In a December 2014 speech in New York, SEC Chair Mary Jo White discussed a variety of issues relating to registered investment funds. A number of her statements relate to potential rule-making activity involving investment funds and their use of derivatives.

The full text of her speech may be found at the following link:

Our more detailed discussion of her remarks may be found at the following link:

A few relevant excerpts from that discussion are set forth below:

The SEC is considering new rules that would require standardized reporting for derivatives used by funds and securities lending. The data-collection efforts may extend to private funds.

  • Our take: We can expect the SEC to require registered funds and private funds to report specific data concerning derivatives holdings and securities lending activities more regularly. This data might be used for the SEC’s surveillance and enforcement efforts, in a manner similar to how the SEC plans to use data derived from public company financial reporting and audit trail information.

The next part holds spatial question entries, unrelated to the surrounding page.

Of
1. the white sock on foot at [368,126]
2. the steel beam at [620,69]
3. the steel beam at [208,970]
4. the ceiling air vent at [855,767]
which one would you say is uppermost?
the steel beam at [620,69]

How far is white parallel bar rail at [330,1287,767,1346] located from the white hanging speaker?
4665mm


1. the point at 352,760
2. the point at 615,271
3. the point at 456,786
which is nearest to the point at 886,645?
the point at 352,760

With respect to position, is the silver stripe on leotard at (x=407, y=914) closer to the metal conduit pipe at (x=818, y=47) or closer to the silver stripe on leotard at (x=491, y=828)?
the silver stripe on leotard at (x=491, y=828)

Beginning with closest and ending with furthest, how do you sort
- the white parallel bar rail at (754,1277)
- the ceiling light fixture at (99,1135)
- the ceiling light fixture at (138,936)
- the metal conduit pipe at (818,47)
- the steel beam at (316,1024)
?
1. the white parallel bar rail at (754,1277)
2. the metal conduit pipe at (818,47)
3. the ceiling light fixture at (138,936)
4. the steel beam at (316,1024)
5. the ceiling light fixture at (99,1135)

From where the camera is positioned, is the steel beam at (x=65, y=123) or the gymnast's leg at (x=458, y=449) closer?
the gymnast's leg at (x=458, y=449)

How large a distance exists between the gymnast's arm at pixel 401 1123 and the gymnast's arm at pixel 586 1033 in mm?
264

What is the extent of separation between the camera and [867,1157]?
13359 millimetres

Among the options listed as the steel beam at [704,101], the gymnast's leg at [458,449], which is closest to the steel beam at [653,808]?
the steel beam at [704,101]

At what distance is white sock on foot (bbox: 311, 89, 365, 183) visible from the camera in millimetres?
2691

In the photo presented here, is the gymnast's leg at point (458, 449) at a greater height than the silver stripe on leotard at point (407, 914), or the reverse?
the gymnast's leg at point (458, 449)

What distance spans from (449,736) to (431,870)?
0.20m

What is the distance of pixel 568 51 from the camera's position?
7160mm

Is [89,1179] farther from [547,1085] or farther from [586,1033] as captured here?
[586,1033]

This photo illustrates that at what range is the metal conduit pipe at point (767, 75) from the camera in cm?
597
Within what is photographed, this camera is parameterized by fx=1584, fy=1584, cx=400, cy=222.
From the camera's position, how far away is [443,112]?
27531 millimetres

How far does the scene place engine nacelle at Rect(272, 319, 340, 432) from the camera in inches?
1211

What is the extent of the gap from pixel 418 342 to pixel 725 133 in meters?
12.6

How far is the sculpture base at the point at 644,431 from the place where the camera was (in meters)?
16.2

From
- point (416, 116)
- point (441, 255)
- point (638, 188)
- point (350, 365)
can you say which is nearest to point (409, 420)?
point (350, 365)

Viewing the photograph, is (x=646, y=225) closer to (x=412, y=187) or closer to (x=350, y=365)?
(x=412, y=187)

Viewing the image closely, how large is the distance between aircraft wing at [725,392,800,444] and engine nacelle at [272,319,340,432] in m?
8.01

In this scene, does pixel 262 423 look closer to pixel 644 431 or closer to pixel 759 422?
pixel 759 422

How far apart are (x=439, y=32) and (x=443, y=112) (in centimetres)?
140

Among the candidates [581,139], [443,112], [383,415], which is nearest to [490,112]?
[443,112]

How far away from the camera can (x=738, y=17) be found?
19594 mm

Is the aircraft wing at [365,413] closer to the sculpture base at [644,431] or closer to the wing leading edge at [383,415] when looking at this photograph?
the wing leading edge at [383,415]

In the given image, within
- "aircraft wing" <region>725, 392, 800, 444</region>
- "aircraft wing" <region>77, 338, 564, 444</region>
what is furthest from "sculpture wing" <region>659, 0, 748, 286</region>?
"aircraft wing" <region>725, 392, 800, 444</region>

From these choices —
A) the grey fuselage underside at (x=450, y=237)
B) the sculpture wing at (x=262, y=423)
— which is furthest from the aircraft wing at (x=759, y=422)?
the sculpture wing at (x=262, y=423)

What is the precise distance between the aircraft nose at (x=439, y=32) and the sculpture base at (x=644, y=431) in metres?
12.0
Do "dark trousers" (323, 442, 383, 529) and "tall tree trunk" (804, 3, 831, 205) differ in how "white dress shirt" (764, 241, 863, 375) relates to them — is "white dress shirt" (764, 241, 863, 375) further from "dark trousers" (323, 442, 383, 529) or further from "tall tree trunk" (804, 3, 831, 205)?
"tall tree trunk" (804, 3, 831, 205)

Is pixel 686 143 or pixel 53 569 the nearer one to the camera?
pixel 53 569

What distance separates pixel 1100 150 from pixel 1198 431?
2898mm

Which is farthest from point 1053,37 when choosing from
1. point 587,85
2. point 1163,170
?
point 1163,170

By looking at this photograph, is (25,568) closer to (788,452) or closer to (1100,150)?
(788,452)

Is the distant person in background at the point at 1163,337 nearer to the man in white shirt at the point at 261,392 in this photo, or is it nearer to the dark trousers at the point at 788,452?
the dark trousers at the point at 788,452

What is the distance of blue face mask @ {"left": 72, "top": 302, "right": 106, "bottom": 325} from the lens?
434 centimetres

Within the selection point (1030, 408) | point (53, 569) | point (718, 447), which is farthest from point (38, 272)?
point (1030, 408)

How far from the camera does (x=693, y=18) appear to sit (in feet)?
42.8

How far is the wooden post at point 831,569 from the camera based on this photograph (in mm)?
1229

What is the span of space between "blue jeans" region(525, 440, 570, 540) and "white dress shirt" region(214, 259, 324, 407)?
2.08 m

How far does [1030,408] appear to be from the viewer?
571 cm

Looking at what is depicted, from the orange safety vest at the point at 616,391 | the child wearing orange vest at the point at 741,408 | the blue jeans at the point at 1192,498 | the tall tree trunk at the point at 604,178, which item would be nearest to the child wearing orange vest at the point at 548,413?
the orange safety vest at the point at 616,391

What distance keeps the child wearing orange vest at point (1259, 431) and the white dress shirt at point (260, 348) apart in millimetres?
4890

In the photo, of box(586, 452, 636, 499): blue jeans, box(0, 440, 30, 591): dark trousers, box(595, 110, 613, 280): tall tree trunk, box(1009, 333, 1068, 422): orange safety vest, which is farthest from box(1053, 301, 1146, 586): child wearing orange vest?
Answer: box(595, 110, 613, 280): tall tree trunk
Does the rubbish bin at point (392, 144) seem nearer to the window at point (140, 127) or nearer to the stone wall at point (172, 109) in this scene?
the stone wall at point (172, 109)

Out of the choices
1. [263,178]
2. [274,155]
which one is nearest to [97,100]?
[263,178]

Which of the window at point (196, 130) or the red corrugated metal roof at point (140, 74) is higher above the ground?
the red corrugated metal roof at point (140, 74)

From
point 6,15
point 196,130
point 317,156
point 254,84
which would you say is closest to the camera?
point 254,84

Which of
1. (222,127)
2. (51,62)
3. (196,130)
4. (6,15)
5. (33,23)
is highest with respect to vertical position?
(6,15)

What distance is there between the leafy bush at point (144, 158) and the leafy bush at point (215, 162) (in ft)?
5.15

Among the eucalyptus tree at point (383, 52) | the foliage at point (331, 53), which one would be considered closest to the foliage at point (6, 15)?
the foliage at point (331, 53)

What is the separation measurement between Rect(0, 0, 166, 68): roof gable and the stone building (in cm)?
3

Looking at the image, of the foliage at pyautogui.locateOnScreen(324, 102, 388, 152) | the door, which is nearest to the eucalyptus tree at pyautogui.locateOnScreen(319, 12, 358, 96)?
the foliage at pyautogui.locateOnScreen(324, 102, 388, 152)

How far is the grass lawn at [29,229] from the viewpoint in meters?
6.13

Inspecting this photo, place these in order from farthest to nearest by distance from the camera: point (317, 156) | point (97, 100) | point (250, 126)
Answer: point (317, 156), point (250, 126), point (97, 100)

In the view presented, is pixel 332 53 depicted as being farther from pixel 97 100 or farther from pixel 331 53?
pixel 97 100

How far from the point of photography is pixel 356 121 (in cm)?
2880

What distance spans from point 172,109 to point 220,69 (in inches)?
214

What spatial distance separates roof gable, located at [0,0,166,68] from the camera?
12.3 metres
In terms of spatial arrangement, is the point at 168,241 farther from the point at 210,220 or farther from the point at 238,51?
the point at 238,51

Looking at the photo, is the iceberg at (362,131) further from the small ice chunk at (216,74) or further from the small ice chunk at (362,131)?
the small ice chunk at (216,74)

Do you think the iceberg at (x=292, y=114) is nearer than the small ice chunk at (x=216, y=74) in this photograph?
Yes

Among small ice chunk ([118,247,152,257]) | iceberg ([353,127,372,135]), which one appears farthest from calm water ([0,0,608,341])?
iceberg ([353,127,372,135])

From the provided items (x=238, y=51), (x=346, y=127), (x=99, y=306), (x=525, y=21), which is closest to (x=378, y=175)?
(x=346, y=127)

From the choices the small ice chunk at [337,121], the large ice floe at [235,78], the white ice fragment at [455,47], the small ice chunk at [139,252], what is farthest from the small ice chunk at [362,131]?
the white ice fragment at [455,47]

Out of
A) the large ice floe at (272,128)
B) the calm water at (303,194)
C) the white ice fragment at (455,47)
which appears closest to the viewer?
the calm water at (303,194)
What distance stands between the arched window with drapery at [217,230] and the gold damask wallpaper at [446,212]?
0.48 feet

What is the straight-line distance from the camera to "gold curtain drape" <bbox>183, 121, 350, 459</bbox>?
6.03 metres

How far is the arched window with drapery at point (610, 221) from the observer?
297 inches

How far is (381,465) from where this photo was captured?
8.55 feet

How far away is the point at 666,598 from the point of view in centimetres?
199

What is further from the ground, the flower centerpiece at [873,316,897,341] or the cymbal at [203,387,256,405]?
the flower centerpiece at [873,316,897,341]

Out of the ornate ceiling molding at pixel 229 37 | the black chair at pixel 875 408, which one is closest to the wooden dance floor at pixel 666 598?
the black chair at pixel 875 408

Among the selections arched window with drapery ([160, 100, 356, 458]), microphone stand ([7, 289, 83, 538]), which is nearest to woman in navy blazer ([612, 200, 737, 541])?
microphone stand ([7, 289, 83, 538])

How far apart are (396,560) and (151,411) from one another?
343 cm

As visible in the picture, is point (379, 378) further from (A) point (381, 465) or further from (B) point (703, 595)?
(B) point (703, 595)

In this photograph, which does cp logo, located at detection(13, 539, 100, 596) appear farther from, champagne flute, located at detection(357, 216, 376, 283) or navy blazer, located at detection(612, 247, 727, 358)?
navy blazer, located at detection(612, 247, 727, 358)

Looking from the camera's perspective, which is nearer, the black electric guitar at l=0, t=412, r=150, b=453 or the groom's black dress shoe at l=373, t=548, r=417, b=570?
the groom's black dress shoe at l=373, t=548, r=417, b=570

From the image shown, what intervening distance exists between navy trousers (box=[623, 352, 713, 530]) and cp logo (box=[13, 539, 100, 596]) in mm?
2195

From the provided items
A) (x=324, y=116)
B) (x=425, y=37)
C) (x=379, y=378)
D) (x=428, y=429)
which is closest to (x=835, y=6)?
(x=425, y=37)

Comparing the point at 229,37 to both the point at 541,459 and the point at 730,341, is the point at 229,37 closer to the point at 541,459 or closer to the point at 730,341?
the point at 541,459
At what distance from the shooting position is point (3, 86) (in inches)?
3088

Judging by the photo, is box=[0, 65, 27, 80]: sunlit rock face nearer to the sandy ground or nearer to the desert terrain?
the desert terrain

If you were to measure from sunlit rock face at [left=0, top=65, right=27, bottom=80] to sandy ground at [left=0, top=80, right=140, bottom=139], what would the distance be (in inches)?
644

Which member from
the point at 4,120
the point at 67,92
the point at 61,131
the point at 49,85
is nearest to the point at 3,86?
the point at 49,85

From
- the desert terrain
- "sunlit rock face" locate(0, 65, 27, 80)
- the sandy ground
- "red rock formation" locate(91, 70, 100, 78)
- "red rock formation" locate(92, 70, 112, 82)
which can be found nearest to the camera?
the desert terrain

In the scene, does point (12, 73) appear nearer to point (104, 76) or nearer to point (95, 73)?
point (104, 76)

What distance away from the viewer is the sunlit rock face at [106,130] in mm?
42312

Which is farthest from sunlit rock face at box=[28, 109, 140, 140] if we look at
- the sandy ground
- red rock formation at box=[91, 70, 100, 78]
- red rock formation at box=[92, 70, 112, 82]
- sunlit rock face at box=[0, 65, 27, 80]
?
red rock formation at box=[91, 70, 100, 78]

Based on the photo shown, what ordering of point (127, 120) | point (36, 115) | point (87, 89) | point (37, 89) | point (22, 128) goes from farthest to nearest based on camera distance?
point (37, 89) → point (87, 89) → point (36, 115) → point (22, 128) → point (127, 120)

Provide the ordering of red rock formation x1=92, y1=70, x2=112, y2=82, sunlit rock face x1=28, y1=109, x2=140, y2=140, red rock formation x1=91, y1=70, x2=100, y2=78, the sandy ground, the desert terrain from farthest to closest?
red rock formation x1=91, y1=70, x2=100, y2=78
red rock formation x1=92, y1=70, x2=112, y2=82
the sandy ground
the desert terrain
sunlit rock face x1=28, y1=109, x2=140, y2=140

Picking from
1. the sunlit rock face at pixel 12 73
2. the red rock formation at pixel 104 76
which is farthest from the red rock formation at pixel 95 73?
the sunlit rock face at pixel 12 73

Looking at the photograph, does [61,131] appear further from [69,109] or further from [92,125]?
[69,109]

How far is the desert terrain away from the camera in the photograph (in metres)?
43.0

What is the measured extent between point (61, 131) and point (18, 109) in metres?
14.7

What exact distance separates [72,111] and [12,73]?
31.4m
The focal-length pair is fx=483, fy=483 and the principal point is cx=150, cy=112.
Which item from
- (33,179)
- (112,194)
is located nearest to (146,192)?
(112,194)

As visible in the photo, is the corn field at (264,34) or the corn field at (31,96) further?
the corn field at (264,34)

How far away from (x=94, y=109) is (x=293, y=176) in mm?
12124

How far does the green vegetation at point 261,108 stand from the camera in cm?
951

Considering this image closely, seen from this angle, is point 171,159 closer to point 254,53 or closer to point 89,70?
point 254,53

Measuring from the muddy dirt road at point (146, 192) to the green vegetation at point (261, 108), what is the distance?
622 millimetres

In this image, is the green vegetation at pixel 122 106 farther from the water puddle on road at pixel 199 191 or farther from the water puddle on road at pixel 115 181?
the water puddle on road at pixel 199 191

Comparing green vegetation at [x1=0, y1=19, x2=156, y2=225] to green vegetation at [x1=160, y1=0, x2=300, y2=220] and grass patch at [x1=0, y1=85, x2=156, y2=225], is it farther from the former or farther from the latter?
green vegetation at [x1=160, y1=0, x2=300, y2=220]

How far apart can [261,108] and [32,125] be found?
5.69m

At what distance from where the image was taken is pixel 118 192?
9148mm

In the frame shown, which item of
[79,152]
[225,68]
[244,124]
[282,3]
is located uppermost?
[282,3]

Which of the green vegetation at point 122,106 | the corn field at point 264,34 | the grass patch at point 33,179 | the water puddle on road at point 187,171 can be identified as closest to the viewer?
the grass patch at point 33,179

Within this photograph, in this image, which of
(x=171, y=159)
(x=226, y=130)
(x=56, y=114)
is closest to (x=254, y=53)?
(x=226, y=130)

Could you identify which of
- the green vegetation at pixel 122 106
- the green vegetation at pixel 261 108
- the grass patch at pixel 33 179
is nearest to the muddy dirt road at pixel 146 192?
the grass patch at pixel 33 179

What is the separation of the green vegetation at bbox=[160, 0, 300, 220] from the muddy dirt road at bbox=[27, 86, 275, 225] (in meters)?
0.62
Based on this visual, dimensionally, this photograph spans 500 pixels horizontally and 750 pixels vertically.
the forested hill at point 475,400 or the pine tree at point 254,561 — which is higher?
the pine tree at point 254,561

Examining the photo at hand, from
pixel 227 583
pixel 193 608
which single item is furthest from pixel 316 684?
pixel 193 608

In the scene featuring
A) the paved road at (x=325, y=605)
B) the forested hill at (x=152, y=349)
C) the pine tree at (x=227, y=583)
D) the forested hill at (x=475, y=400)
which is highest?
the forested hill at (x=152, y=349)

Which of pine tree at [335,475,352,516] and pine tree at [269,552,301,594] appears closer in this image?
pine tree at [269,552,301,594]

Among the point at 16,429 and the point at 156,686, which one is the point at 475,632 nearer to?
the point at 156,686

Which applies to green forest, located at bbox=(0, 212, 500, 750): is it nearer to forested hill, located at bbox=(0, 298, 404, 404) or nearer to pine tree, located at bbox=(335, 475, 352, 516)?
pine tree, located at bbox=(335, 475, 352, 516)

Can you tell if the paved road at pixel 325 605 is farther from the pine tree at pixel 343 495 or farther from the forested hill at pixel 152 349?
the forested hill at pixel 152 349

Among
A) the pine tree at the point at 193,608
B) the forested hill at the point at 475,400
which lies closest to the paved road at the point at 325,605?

Controls on risks related to portfolio composition: White identified liquidity risks and the use of derivatives as key staff priorities. Registered funds must establish controls that identify and manage those risks.

Consistent with the January 2014 guidance published by the Division of Investment Management, White said that the staff is concerned that mutual funds may have difficulty meeting redemptions if portfolios come under stress and are forced to sell securities at fire-sale prices, which, inturn, could drive down asset prices for other funds and other investors. The staff also is concerned that funds’ use of derivatives frequently results in “leveraged investment exposures and potential future obligations that can create risks.”

White called for a “comprehensive approach” to address risks related to liquidity and derivatives. While White was short on specifics, she said that the SEC’s staff is reviewing options such as updated liquidity standards, disclosures of liquidity risks, or limits on leverage created by use of derivatives.

  • Our take: It is not clear what the actual rule proposals would look like. An educated guess is that the SEC will refine the definition of “liquidity” — that is, when a fund should consider an investment to be illiquid. The current definition is buried in instructions to Form N-1A and, most recently, the 2014 amendments to the money market fund rules. A new definition may be more market-oriented, taking into account the perceived tightening of the fixed income market and shrinking bond inventories. The SEC may also attempt to pull in the reigns on leverage, or tighten asset segregation requirements. In any event, these proposals are likely to generate substantial controversy and public comment.